------ Seçilen Metin ------

ALLAH c.c. Kulun şeçme hakkı neticesinde nereye gideceğini belirtmemiş olsa ADALETSİZ

bir durum ortaya çıkmazmı, mesela seküler bir hukuk kanunlarında katil'in cezası bellidir yaptığı eyleme göre,(idam olmasa bile muabbet) bu onun Dünyadaki cehennemidir, bu olay baştan belirlenmiş kişinin yaptığı,yapacağı eylemin karşılığıdır, Kimin ne olacağı baştan belirlenmiş olsa ALLAH c.c. Ne Kitap, ne Peygamber göndermez kulun ne yapıp ne yapmayacağını belirtmez değilmi, şimdi bu durumu senaryo muhabbeti ile anlatmak imtihan olayını hafife almaktır değilmi...

En doğrusunu ALLAH c.c. Bilir...

 

Bu paradoks, ancak, allahın, belirleme yapmaması sadece bilebilmesi ile çözülür. Şöyle ki; teorilere göre konuşursak, Allah kendi mekanının ( eylemsizlik sistemi ) hızını yavaşlatarak geleceği görebilir ve insanların özgür iradeleri ile hangi yolu seçeceklerini bilir, ama belirlemez ve müdahale yapmaz.

 

Bir kere “BİLMEK” zaten belirlemektir, bu böyle biline...

Sonra; Eylemsizlik sistemi yaratılanlara mahsustur ve İvmelenmeyen (hız) sisteme eylemsizlik

Sistemi denir, burada yine hız merakınız sizi eylemsizlik sisteminden çıkarmış görünüyor...

Ve; yine özgür irade ile hangi yolu şeçeceğine (İnsanın) felsefik bir yorumla katkı sağladınız,fakat başka bir yazınızda tam tersini söyleyip felsefik tartışmayada takla attırdınız.

O yazıda şu;

 

hatta ışık hızının da üstünde bir hız olduğunu söylersek -ki bu durumda zaman dünyadakinin tersine akar-yaşanacak olayları hesaplayabilmesi de önemsiz hale gelir. Yani, zaten, kendi eylemsizlik dizgesinin hızını istediği gibi ayarlayarak, yaşanacakların tümünü öğrenebilir. Yani, ‘ bilme ’ ve ‘ belirleme ’ yi ayırırsak paradoks ortadan kalkar.

 

Ve;Özgür iradeleri ile (insanın) hangi yolu şeçeceklerini bilir ama belirlemeyip,müdahale'de

yapmazmış, yahu hangi yolun şeçilmesini bilen ( bu yollar çoğul mutlaka) bu yollardaki olanları,olacakları “GÜNAH,SEVAP” bilip,birde belirlemezse, yolun ne önemi kalır ve müdahale'de zaten Dünya'da yok kulun cüzi iradesi var...

 

Yukarda anlattığım gibi zaten baştan belirlemişse, sınavın anlamı kalmaz. Yok eğer, baştan belirlemez de sonradan müdahale etmeye kalkışırsa, bu durumda, her müdahalesinde gidip Levhi Mahfuzu da değiştirmesi gerekir ki, orda yazanlar doğru olsun.

------ Sağlanan Materyal ------

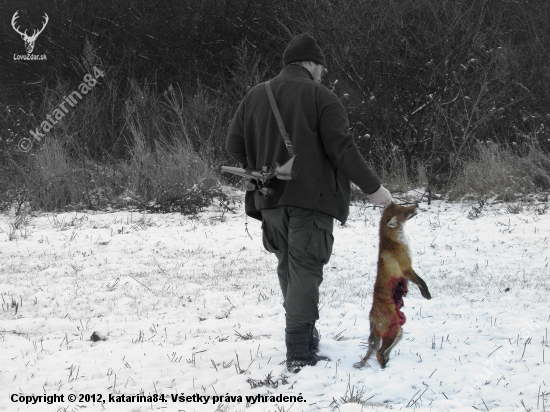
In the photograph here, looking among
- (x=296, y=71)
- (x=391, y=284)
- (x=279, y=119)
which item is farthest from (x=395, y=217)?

------

# [Yönerge]
Allah'ın bilmesi ile belirlemesi üzerine yürütülen tartışma metnini, son cümlesinden itibaren sürdürün.

# [Görev Çıktısı]
Yukarda anlattıkların masal ve teori zaten ve cevabıda verildi...

 

Sonuç olarak, kader anlayışının güncel bilimin sonuçlarına dayanarak açıklamasını yapacaksak, allahın, olacakları sadece bilebildiğini, belirleme ve müdahale etmediğini yada edemediğini kabul etmek gerekir ki durum paradoks teşkil etmesin

 

Güncel Bilim; kişinin nerede,nasıl,niçin,neden öleceğini bilirmi...

Yoksa paradoks'mu...

 

Diyelim ki bir okulda, öğretmen sınıfı sınav yapacak.

 

Absürd,mantıktan uzak bir hayali kurgu ile uğraşacak değilim, nedeni'de İnsan ışık hızı ile gidemez, Levh'i Mahfuz İnsan idrakinden beridir...

 

Sen Sayısal Loto çarklarının hangi topu düşüreceğinin hesaplanabileceğini mi zannediyorsun yoksa

 

Bu senin sorunun, Big bang'a felsefe yapıp ahkam kesiyorsun,sayısal'a bilinmezlikmi veriyorsun...

 

 

İnsanın pasif bilincini oluşturan, nörobiyolojik olaylar tamamen otomatik etki-tepki sistemine göre çalışır.

 

Nöronların ölümü, snapsların ölmemesi etki tepki olayının neresinde...

Ve; bu olayların pasif bilinç'le alakası varmıdır,varsa nedeni nedir...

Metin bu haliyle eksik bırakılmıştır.